Le dimanche 27 mai, je suis resté coincé dans mon immeuble. Le Harry’s, conséquence fâcheuse, a frôlé le dépôt de bilan. Pire, j’ai raté la chanteuse du Sherwood à qui je devais promettre, c’était bien décidé, l’ivresse des altitudes. J’avais tout prévu, retourné dans tous les sens ce que serait la soirée. J’avais les réponses aux pudeurs, vraies ou fausses, qui pouvaient l’empêcher de monter.La garçonnière était propre, le millésime poussiéreux donc convaincant. Le portefeuille déjà en poche, je n’avais plus qu’à lacer mes chaussures. J’allais rattraper, enfin, le destin prédit par mon horoscope. J’avais tout prévu. Sauf l’irruption de l’Emmerdeuse.
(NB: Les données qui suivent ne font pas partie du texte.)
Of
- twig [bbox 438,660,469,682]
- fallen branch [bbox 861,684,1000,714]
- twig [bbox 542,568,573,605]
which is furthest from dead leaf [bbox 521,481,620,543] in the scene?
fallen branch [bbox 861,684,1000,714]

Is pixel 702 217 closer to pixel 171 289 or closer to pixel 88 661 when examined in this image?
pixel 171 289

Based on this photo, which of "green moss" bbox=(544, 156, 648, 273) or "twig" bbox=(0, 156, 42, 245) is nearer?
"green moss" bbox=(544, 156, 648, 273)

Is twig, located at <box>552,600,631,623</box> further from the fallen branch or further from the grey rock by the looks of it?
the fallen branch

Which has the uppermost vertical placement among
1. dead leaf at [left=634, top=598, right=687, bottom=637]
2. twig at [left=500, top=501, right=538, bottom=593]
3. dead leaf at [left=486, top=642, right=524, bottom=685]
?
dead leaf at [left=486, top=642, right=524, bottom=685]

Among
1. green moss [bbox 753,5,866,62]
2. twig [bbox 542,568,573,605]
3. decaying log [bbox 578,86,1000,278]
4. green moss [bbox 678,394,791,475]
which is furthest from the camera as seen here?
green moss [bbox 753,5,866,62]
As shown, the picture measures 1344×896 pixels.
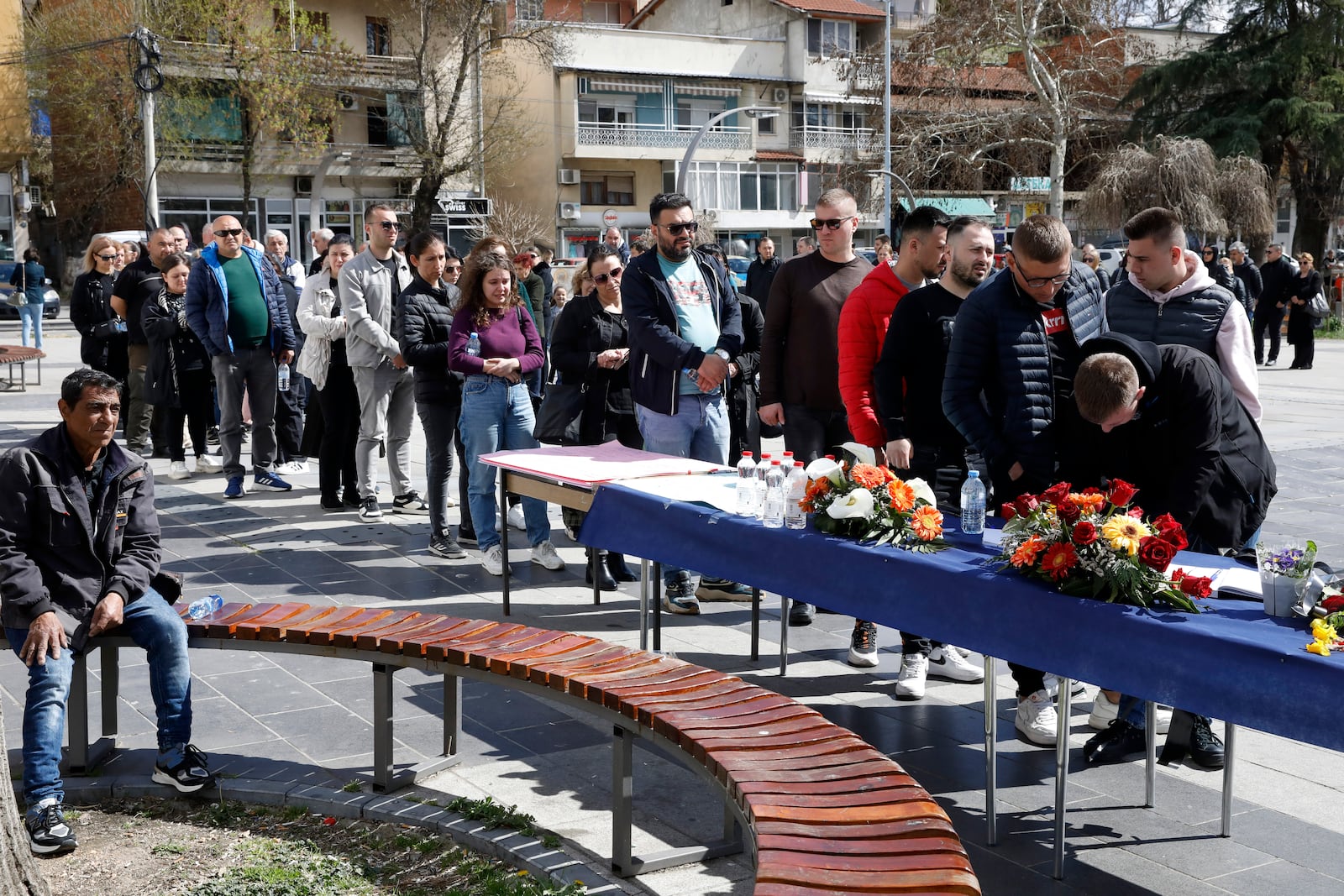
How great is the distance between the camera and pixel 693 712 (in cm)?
394

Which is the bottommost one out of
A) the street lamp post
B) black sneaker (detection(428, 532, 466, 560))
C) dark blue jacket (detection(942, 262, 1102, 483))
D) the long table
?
black sneaker (detection(428, 532, 466, 560))

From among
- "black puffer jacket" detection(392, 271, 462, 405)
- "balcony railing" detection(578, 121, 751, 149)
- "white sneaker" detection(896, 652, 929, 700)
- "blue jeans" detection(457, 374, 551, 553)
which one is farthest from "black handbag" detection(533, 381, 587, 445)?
"balcony railing" detection(578, 121, 751, 149)

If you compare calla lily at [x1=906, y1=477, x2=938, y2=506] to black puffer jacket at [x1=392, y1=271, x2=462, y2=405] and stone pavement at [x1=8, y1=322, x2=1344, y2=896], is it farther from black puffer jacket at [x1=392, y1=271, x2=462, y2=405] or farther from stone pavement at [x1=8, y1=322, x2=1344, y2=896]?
black puffer jacket at [x1=392, y1=271, x2=462, y2=405]

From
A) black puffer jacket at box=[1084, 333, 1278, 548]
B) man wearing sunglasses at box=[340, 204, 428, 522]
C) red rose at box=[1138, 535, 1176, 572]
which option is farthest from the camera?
man wearing sunglasses at box=[340, 204, 428, 522]

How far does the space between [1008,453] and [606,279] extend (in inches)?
128

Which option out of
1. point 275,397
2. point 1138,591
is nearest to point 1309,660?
point 1138,591

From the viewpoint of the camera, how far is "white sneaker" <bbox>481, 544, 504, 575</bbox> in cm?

Bien qu’elle soit payée pendant ses études, ma voisine du troisième est toujours en manque : un tire-bouchon, de l’aspirine, un truc, un brin de conversation. En me rendant mes serpillières imprégnées pour parquet classique, elle s’est avachie sur un fauteuil. C’est une erreur de mettre un fauteuil dans une entrée. Début de la logorrhée. Je ne devinerais jamais : elle vient de croiser le Président de la République « himself » dans le bois de Boulogne. Tirade sur la peopolisation des hommes politiques. Elle conclut (provisoirement) sur « le syndrome Nicolas Fouquet’s ». Comme toujours quand elle est drôle, elle salue sa formule d’un hennissement satisfait. Bien luné, j’aurais esquissé plus qu’un sourire poli. Elle redémarre avec les présidents des Étas-Unis. Je retiens au vol Hoover,Truman, Johnson. Je range les serpillières imprégnées pour parquet classique en jouant à saute-mouton avec les associations d’idées. Je lui demande ce qu’elle pense de Lipovesky. À peine interloquée, elle enchaîne, comme au grand oral, sur le thème imposé. Lipovesky ou le vertige du vide, des livres qui tombent des mains. Hennissement. Elle poursuit sur Clinton et Monika. Pendant qu’elle a la main, je finis de lacer mes chaussures. Je repère sur sa jambe une aspérité indécise, mi verrue mi grain de beauté, ponctuée d’un poil courbé, légèrement, comme un cou de cygne décapité. Tout autour, la cuisse, dirait l’ancien concierge, a de la conversation. À tel point que sur l’autre ligne, j’ai perdu le fil. Du coup, je ne comprends pas quand elle me relève, m’entraîne sur le palier et claque ma porte. Direction le quatrième chez « Liliput ». Hennissement. Voilà où je ne voulais pas aller.